Asal tahu saja, kala itu ORI ditandatangani Menteri Keuangan saat itu A.A Maramis. Pada hari itu juga dinyatakan bahwa uang Jepang dan uang Javasche Bank tidak berlaku lagi.

ORI pertama dicetak oleh Percetakan Canisius dengan desain sederhana dengan dua warna dan memakai pengaman serat halus. Presiden Soekarno menjadi tokoh yang paling sering tampil dalam desain uang kertas ORI.

Sementara uang kertas Seri ORI II yang terbit di Yogyakarta pada 1 Januari 1947, Seri ORI III di Yogyakarta pada 26 Juli 1947, Seri ORI Baru di Yogyakarta pada 17 Agustus 1949, dan Seri Republik Indonesia Serikat (RIS) di Jakarta pada 1 Januari 1950.

Meski masa peredaran ORI cukup singkat, tetapi ORI telah diterima di seluruh wilayah Republik Indonesia dan ikut menggelorakan semangat perlawanan terhadap penjajah.

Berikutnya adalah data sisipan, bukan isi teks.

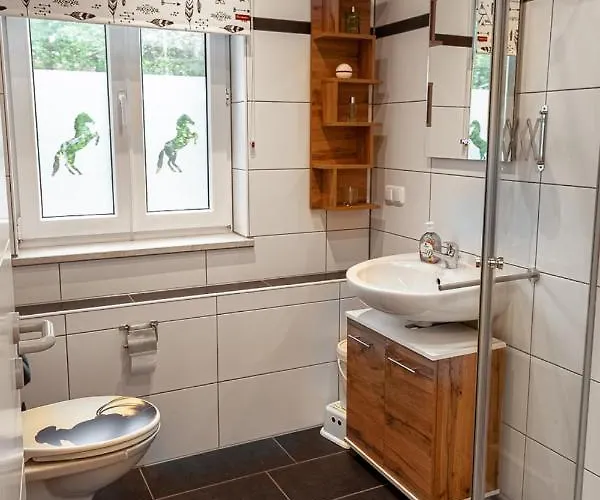 Διαμέρισμα Wild West Eging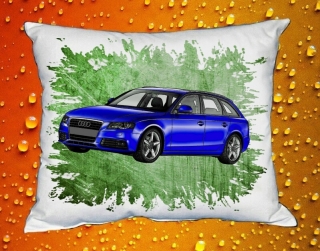 Polštář Audi A4 avant I
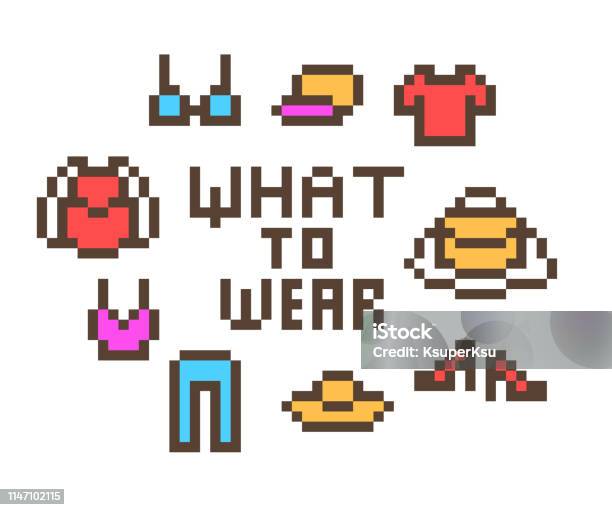 Pixel wear Clearance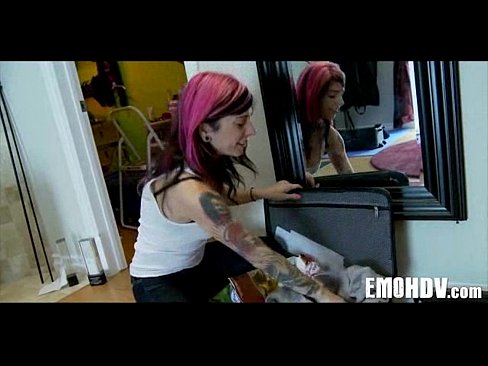 Hot emo pussy 070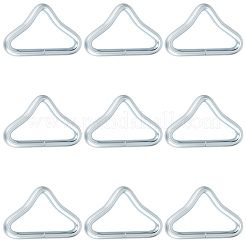 10 Stück Eisen-Dreiecksschnallen&nbsp;IFIN-GF0001-62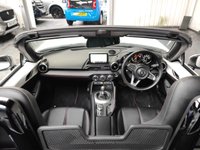USED 2016 66 MAZDA MX-5 2.0 SPORT NAV 2d 158 BHP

Pada Mei 1946, saat suasana di Jakarta genting, maka Pemerintah RI memutuskan untuk melanjutkan pencetakan ORI di daerah pedalaman, seperti di Yogyakarta, Surakarta, dan Malang.

Namun peredaran ORI tersebut sangat terbatas dan tidak mencakup seluruh wilayah Republik Indonesia. Di Sumatra yang beredar adalah mata uang Jepang. Pada 8 April 1947 Gubernur Provinsi Sumatra mengeluarkan rupiah URIPS-Uang Republik Indonesia Provinsi Sumatra.